• YOUR OBJECTIVE
All lines ahead of the one containing "body_size: -680" are to be left out; that line and each one after it, through the end of the records below, are to be duplicated exactly.

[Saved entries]
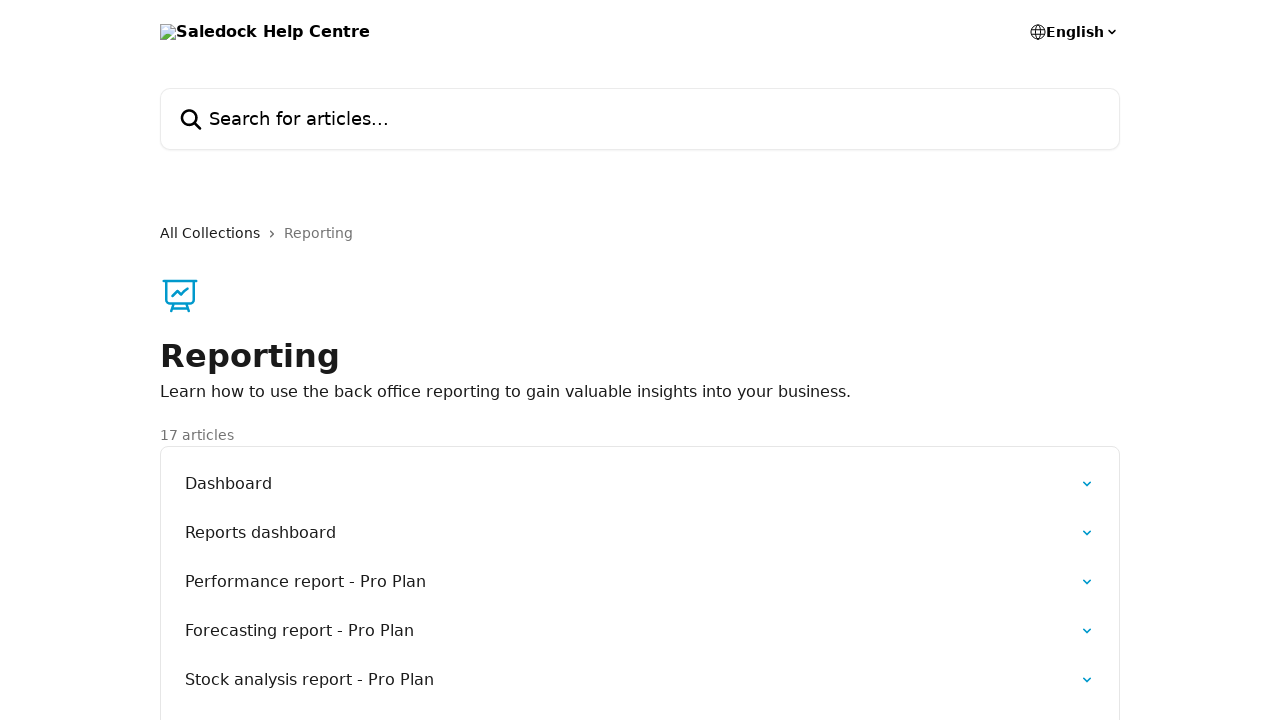

--- FILE ---
content_type: image/svg+xml
request_url: https://intercom.help/saledock/assets/svg/icon:charts-presentation-chart-line/0099CC
body_size: -680
content:
<svg xmlns="http://www.w3.org/2000/svg" viewBox="0 0 40 40" fill="none">
  <path stroke="#0099CC" stroke-linecap="round" stroke-linejoin="round" stroke-width="2.5" d="M6.25 5v18.75A3.75 3.75 0 0010 27.5h3.75M6.25 5h-2.5m2.5 0h27.5m0 0h2.5m-2.5 0v18.75A3.75 3.75 0 0130 27.5h-3.75m-12.5 0h12.5m-12.5 0l-1.667 5m14.167-5l1.667 5m0 0l.833 2.5m-.833-2.5H12.083m0 0L11.25 35m1.25-15l5-5 3.58 3.58a20.103 20.103 0 016.42-5.904"/>
</svg>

• SOLUTION TO THIS EXERCISE
body_size: -680
content:
<svg xmlns="http://www.w3.org/2000/svg" viewBox="0 0 40 40" fill="none">
  <path stroke="#0099CC" stroke-linecap="round" stroke-linejoin="round" stroke-width="2.5" d="M6.25 5v18.75A3.75 3.75 0 0010 27.5h3.75M6.25 5h-2.5m2.5 0h27.5m0 0h2.5m-2.5 0v18.75A3.75 3.75 0 0130 27.5h-3.75m-12.5 0h12.5m-12.5 0l-1.667 5m14.167-5l1.667 5m0 0l.833 2.5m-.833-2.5H12.083m0 0L11.25 35m1.25-15l5-5 3.58 3.58a20.103 20.103 0 016.42-5.904"/>
</svg>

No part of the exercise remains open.